» Consegna
Continua l'articolo sul film "Il signor Diavolo" di Pupi Avati, riprendendo subito dopo l'ultima frase riportata.

» Sezione di testo

+-------+

"Il Signor Diavolo", quando la provincia fa tremare dalla paura

Esce il 22 agosto il nuovo inquietante film di Pupi Avati, sulla scia del suo "Gotico padano": la campagna divisa tra religione e superstizione

Stefano Priarone

In origine c'era “La casa dalle finestre che ridono”, il film diretto da Pupi Avati nel 1976, che era entrato nell’immaginario collettivo al punto da far coniare ai critici la definizione di “Gotico padano”, peraltro non del tutto accettata dal regista bolognese. “Quando è uscito ‘La casa dalla finestre che ridono’ mi chiamavano il ‘Polanski bolognese’, ma era una definizione limitativa: le mie passioni sono tante, non volevo essere confinato in un genere (come è accaduto al mio amico Dario Argento), in quello che è stato definito Gotico padano o, come io preferisco dire,  ‘Gotico rurale’”, ha detto in conferenza stampa Avati allo scorso Torino Film Festival.

 

È tornato costantemente al genere, ma centellinando le sue apparizioni: con “Zeder” nel 1983, nel 1996 con “L’arcano incantatore” e adesso con “Il signor Diavolo” (tratto dal suo romanzo omonimo pubblicato da Guanda), che esce il 22 agosto. Ma cos’è questo Gotico padano-rurale? “Le regole del Gotico si applicano in ambiente, appunto, rurale o padano, leggi ambiente contadino del nord”, dice al Foglio lo scrittore alessandrino Danilo Arona, che nei suoi romanzi e racconti ha trasfigurato in versione horror la città natale  ribattezzandola Bassavilla (città immaginaria della paura, un po’ come le Castle Rock e Derry di Stephen King).

+-------+

» Materiale mostrato
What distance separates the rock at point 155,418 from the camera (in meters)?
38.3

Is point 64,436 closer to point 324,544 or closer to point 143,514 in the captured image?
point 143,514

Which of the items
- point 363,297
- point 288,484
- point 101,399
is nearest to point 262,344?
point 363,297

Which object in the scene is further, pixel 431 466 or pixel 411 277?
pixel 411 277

+-------+

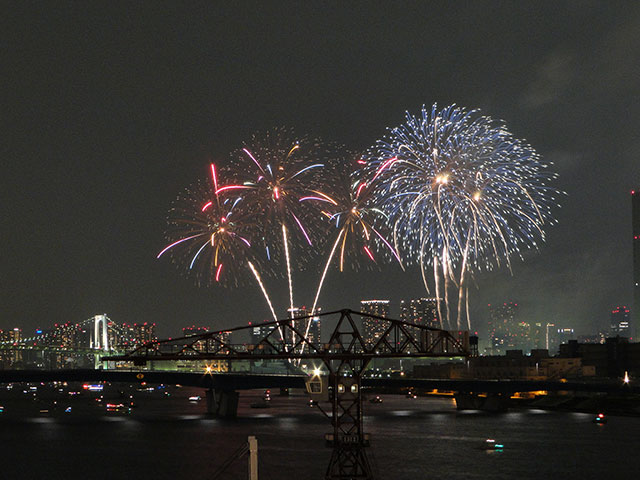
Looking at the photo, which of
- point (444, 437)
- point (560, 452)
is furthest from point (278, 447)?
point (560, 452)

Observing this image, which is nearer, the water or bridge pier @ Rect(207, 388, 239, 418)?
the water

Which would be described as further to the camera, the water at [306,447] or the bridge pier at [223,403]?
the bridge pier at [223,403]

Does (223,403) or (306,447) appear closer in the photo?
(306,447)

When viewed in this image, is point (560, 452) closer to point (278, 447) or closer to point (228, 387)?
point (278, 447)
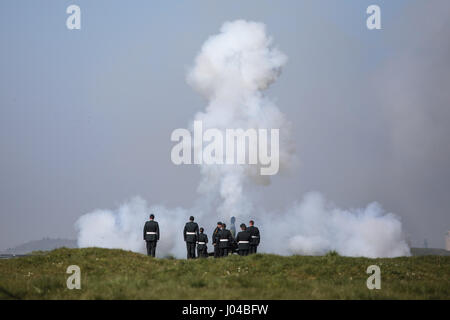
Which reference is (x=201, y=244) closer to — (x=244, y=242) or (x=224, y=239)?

+-------+

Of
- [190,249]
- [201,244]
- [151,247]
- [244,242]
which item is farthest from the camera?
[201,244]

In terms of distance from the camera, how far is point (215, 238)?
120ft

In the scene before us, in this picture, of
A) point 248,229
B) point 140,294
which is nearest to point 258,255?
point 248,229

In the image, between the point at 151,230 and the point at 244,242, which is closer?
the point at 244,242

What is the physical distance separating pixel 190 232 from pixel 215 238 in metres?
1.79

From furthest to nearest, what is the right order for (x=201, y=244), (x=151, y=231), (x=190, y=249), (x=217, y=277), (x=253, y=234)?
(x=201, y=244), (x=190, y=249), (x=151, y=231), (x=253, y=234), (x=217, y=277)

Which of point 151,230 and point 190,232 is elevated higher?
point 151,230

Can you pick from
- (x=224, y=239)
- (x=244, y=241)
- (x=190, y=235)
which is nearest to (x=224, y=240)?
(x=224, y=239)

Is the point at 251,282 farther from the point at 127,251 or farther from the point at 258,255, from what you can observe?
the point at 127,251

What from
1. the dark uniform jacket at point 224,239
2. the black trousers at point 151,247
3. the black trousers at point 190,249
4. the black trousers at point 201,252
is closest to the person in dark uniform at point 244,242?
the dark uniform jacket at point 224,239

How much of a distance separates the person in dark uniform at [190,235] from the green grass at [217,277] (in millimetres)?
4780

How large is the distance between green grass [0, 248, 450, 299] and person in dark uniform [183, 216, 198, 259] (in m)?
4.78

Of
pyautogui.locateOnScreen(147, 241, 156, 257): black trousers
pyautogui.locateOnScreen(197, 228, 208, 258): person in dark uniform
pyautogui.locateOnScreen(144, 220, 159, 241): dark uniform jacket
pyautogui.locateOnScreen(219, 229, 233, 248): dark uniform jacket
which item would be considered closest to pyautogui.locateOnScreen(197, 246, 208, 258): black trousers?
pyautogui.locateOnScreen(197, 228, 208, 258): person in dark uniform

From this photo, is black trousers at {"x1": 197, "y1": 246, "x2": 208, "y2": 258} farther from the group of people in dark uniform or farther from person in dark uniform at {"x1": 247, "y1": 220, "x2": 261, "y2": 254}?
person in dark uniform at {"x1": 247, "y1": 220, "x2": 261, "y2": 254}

+-------+

» Risposta
Per Arona gli elementi essenziali sono i “misteri secolari, comunità che sembrano sette, il senso di colpa che coinvolge tutti. E, ovviamente, il Diavolo, sempre in sottotrama, come la follia e le deformità dell’anima e del corpo”. È un mondo molto diverso rispetto a quello di un altro maestro dell’horror come Dario Argento. “Le ambientazioni di Dario Argento sono metropolitane, notturne e legate alle geometrie degli spazi come la piazza di ‘Profondo rosso’, mentre nei film di Avati siamo in campagna, in ambienti all’apparenza rassicuranti a differenza di quelli di Argento, da subito horror”, dice al Foglio la scrittrice Cristiana Astori che ha visto in anteprima “Il signor Diavolo” per scrivere “Pupi Avati. Gotico italiano” (Eus), una raccolta di saggi sul regista uscita in occasione dello scorso Fantafestival di Roma.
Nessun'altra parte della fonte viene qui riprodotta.